Algorithm to find the global minimal distance between item pairs

Question

The items a-d are to be paired with items 0-3 in such a way that the total distance between all item pairs are minimized. For example, this matrix could describe the distance between each item in the first group and an item in its counterpart group:

[[2, 2, 4, 9],
 [4, 7, 1, 1],
 [3, 3, 8, 3],
 [6, 1, 7, 8]]

This is supposed to mean that the distance 'a' -> '0' is 2, from 'a' -> '1' is 2, from 'a' -> '2' is 4, 'a' -> '3' is 9. From 'b' -> '0' it is 4 and so on.
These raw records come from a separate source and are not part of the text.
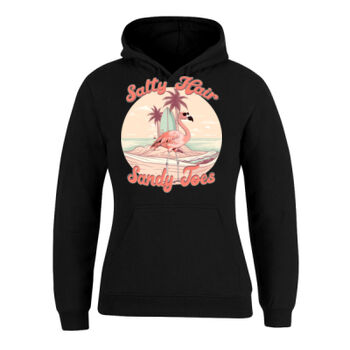 Holiday Vacation Trip Cruise Thumbnail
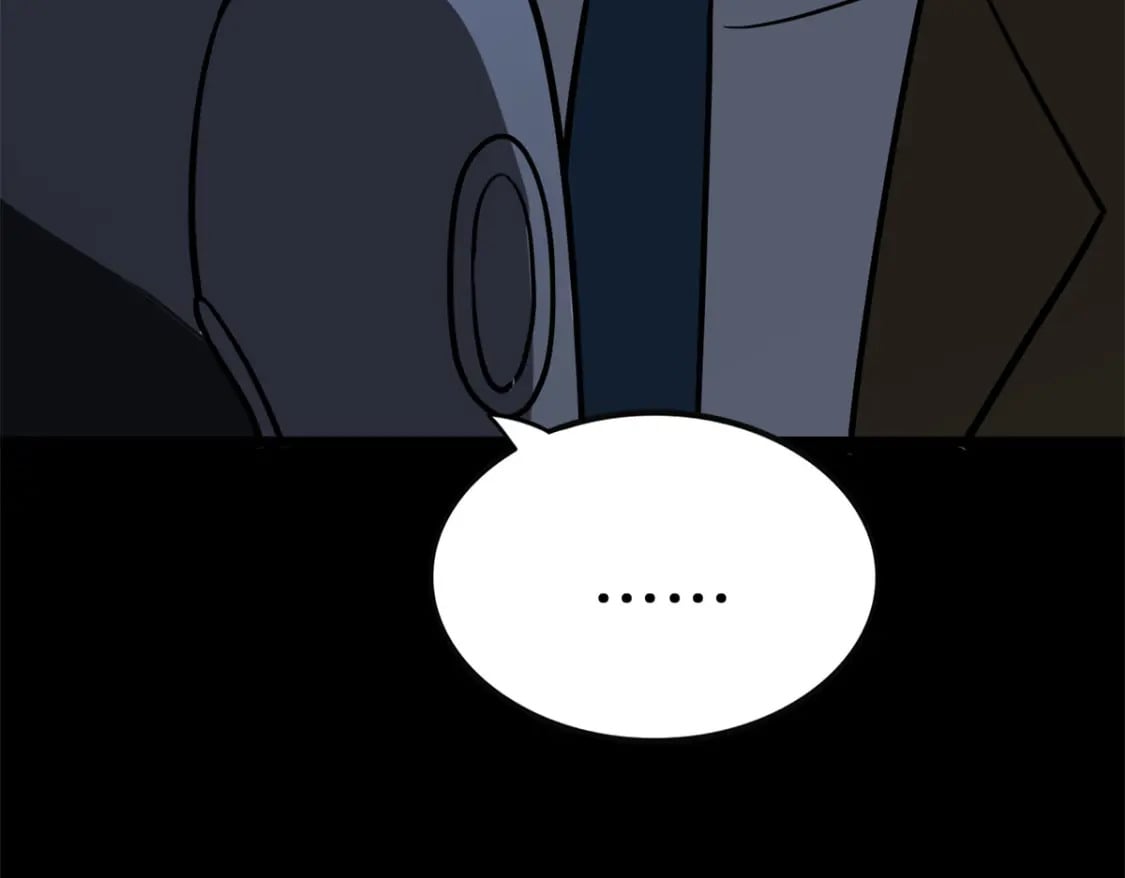 423207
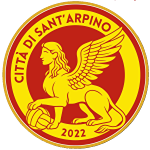 Città Di Sant’Arpino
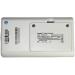 Vet Handheld Pulse Oximeter Handheld Pulse Oximeter Veterinary Pulse Oximeter Pulse Rate Monitor Monitoring Cat And Dog Heartbeat Heart Rate for Use In Family And Pet Hospital - Buy Online on GoSupps.com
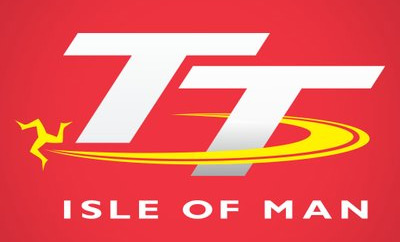 TT Isle of Man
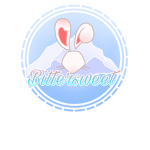 Bittersweet Productions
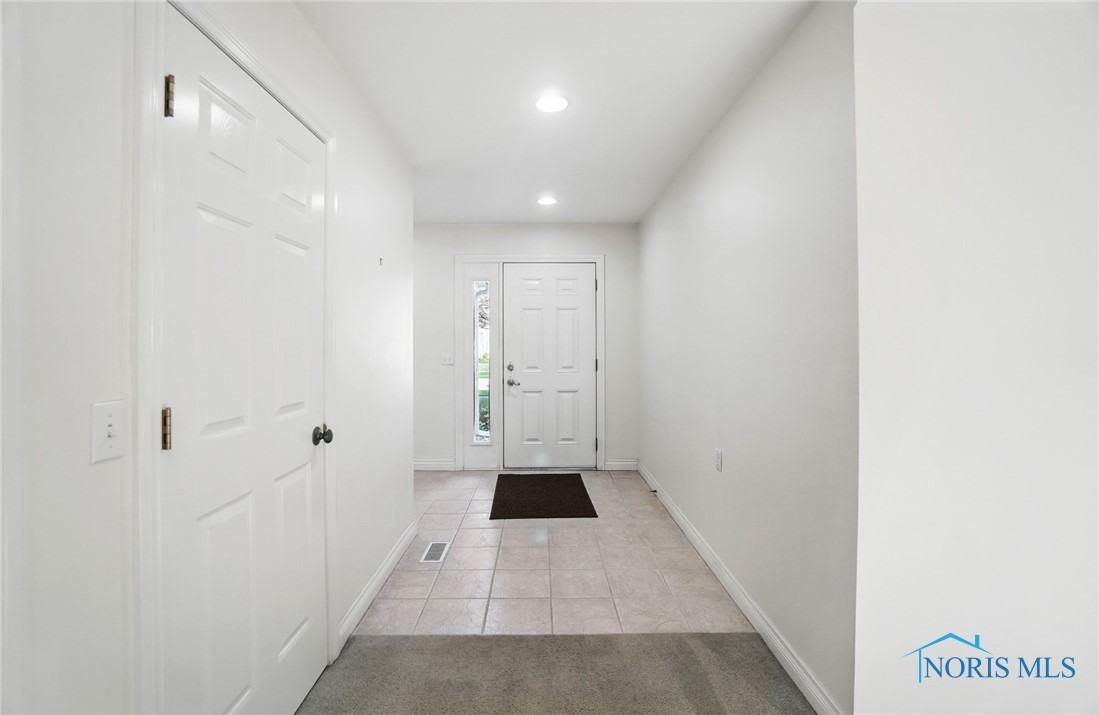 2024 Silverpine Ct - Photo 2 of 21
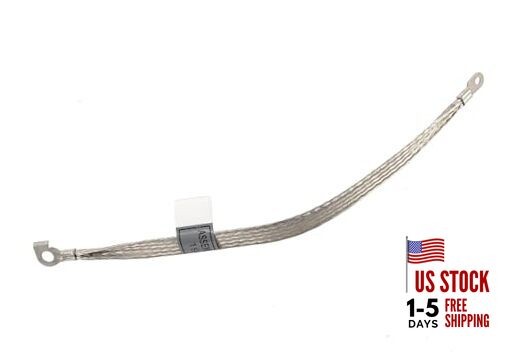 19434466 Engine Ground Strap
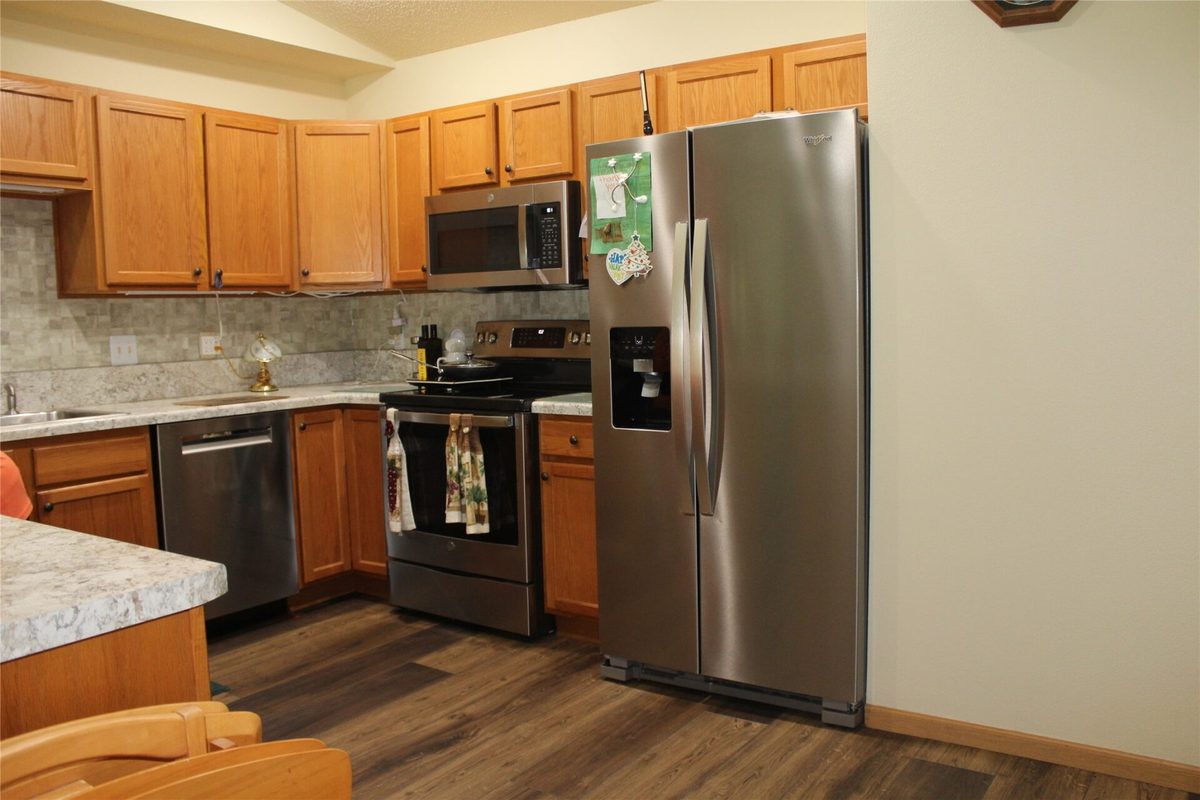 13039 40th Avenue, Chippewa Falls, WI — photo 12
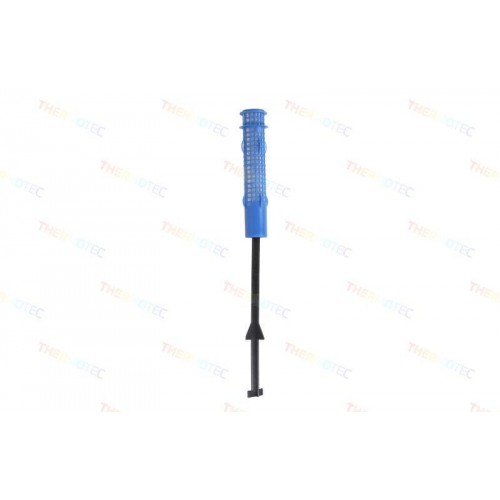 Uscator aer conditionat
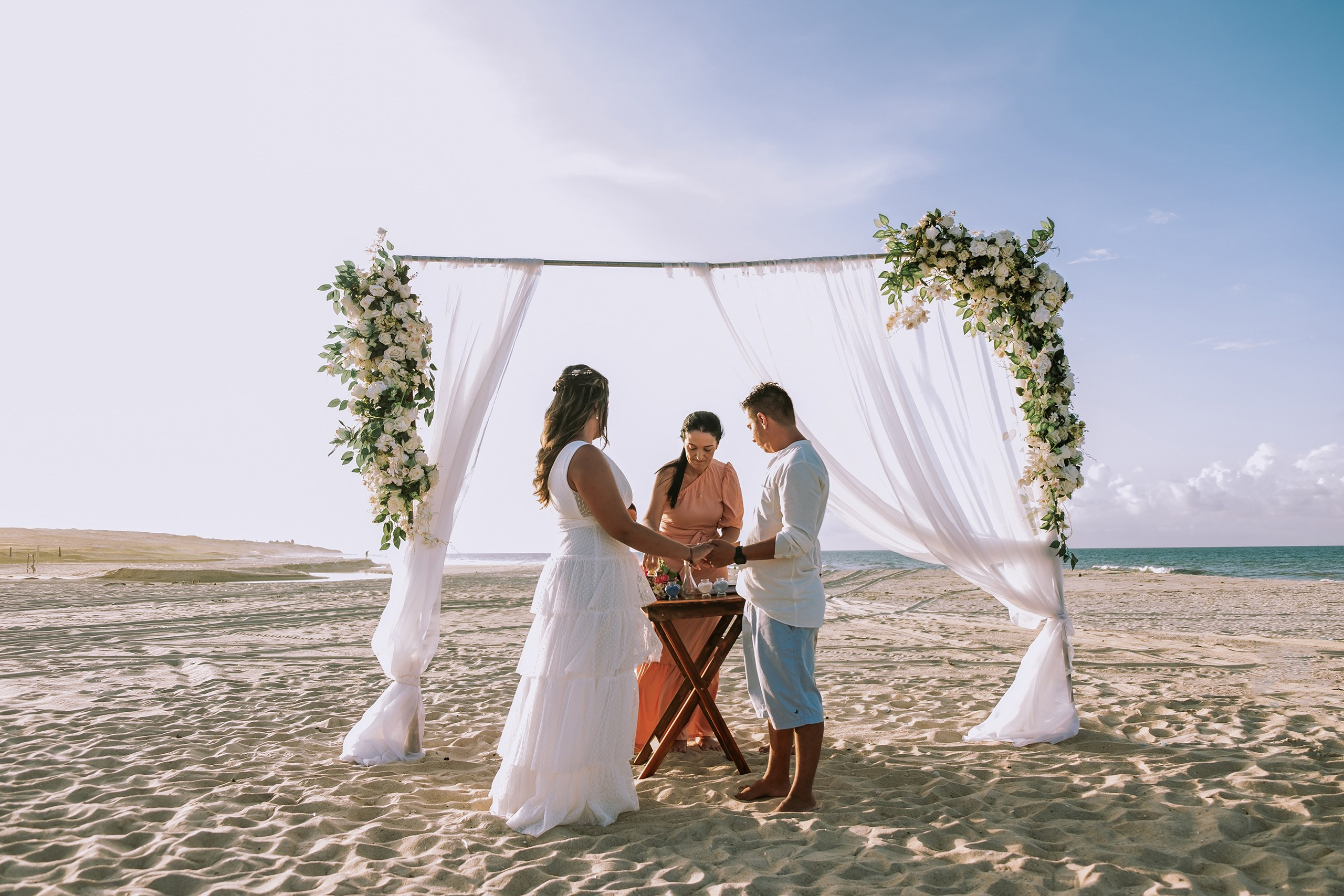 Renovação de votos Camila e Bruno. R&S Fotografia e Filme fotografamos e filmamos casamentos, ensaios diversos, eventos em geral e hotelaria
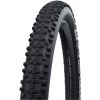 Schwalbe Smart Sam Plus Wire Bead Tire - Performance | Addix | DD - Greenguard | ECE-R75 - 29x2.25" | Black Reflex -Cycle Parts Shop schwalbe smart sam plus wire bead tire main 1330917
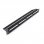 Lapara LA-4010203 Patch Panel para Rack 19" 1U Cat 6a UTP 24 Puertos RJ45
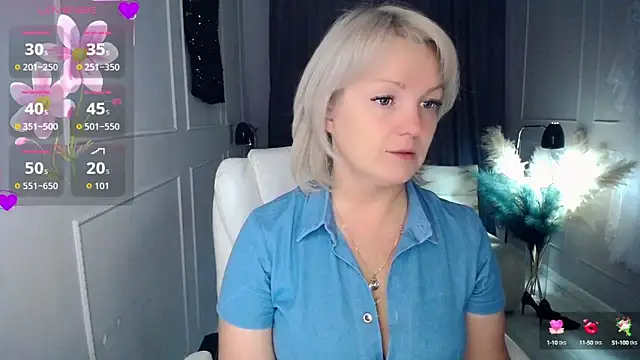 Juarnea online show from 09-30-25, 07:36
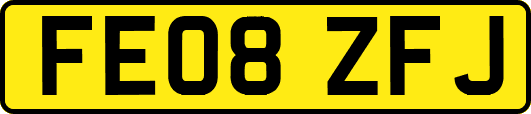 FE08ZFJ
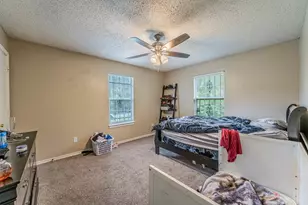6039 Blunter St, Dallas, TX 75241 - Photo 7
Is there an algorithm that can match each letter with a digit, so that the total distance is minimized? E.g.:

[('a', 1), ('b', 3), ('c', 0), ('d', 2)]

Would be a legal solution with total distance: 2 + 1 + 3 + 7 = 13. Brute forcing and testing all possible combinations is not possible since the real world has groups with much more than four items in them.

Answer 1

This is a classic optimization task for bipartite graphs and can be solved with the Hungarian algorithm/method.

Answer 2

This can be solved by treating it as an instance of a weighted bipartite matching problem. The idea is to treat the elements a-d and 0-3 as nodes in a graph, where each lettered node is connected to each numbered node with an edge whose weight is specified by the matrix. Once you have this graph, you want to find a set of edges matching letters to numbers in a way where each node is only connected to at most one edge. Such a set of edges is called a matching, and since you want to minimize the distance you are looking for a minimum-cost matching.

As yi_H points out, this problem is well-studied and has many good polynomial-time algorithms. The Hungarian Algorithm is perhaps the most famous algorithm for the problem, but others have been invented since then that are asymptotically (or practically) faster.

This problem is worth remembering, since it arises in many circumstances. Any time you need to assign items in one group to items in another, check whether you can reduce the problem to bipartite matching. If so, you've almost certainly found a fast solution to the initial problem.